Cybercriminals have been observed adopting AI-powered cloaking tools to bypass traditional security measures and keep phishing and malware sites hidden from detection.
According to new research from SlashNext, Platforms like Hoax Tech and JS Click Cloaker are offering “cloaking-as-a-service” (CaaS), allowing threat actors to disguise malicious content behind seemingly benign websites.
Using advanced fingerprinting, machine learning and behavioral targeting, these tools selectively show scam pages only to real users while feeding safe content to automated scanners.
“I think that this is a clear example of a technology and set of tools being used in a bad way,” said Andy Bennett, CISO at Apollo Information Systems.
“Just like threat actors use encryption […], it is no surprise that they are taking an approach designed to help opportunistic marketeers […] and use it to target specific victims or evade detection.”
The technique, known as cloaking, is not new, but its use of AI represents a significant evolution. Hoax Tech uses fingerprint-based profiling and a self-learning AI engine to analyze hundreds of visitor data points in real time. Suspicious traffic is redirected to harmless pages. Real users are shown the intended scam.
Read more on cloaking attack techniques: Researchers Uncover New “Conversation Overflow” Tactics
Sophisticated Cloaking Services Commercialized
JS Click Cloaker offers similar capabilities, evaluating more than 900 signals per click to determine legitimacy. Despite branding itself as a JavaScript-based tool, it reportedly avoids reliance on JavaScript to work against search engines like Google.
Both services advertise features such as A/B testing, geographic filtering and real-time redirects.
“This research presents a critical evolution in the cyber-threat landscape,” said Mr. Mayuresh Dani, security research manager at Qualys.
“Platforms like Hoax Tech and JS Click Cloaker expose a significant escalation in threat actor capabilities.”
To counter these systems, Dani recommends:
-
Implementing behavioral and runtime analysis tools
-
Using multi-perspective and differential scanning
-
Investing in adaptive, AI-powered defensive technologies
-
Adopting zero-trust frameworks across networks
-
Creating incident response plans for AI-based threats
Bennett warned the risks extend beyond detection evasion.
“Using AI to detect the difference between a tool that is checking to see if a link in an email is malicious, and a real user who has clicked a link that made it through their email filter because no malicious activity was detected, is certainly next level,” Bennett said.
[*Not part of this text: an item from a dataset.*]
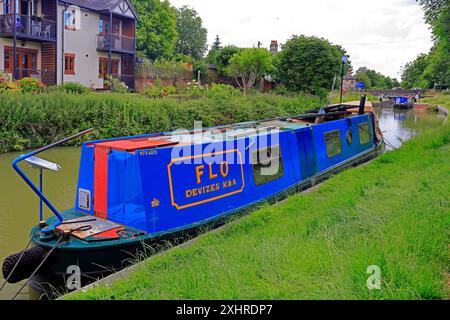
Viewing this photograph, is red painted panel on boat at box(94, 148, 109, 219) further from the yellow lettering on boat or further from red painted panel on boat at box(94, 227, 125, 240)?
the yellow lettering on boat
He added that attackers may increasingly personalize content per visitor in real time, further complicating detection.
Security Experts Urge Broader Defensive Measures
Trey Ford, CISO at Bugcrowd, noted some historical parallels.
“This is an age-old problem. Twenty years ago, attackers used FastFlux DNS to profile targets for risk and exploit mapping – now the AI-powered Cloaking Services are the modernized version of that capability,” Ford explained.
“The arms race that is detection and response can’t be entrusted to a singular tool or tier. […] Endpoint patching, hardening and browser protection remain critical points of control and monitoring.”
As cloaking techniques evolve, security teams are under growing pressure to adapt. Without multi-layered, behavior-aware defenses, malicious sites may continue to evade detection and reach users unchecked.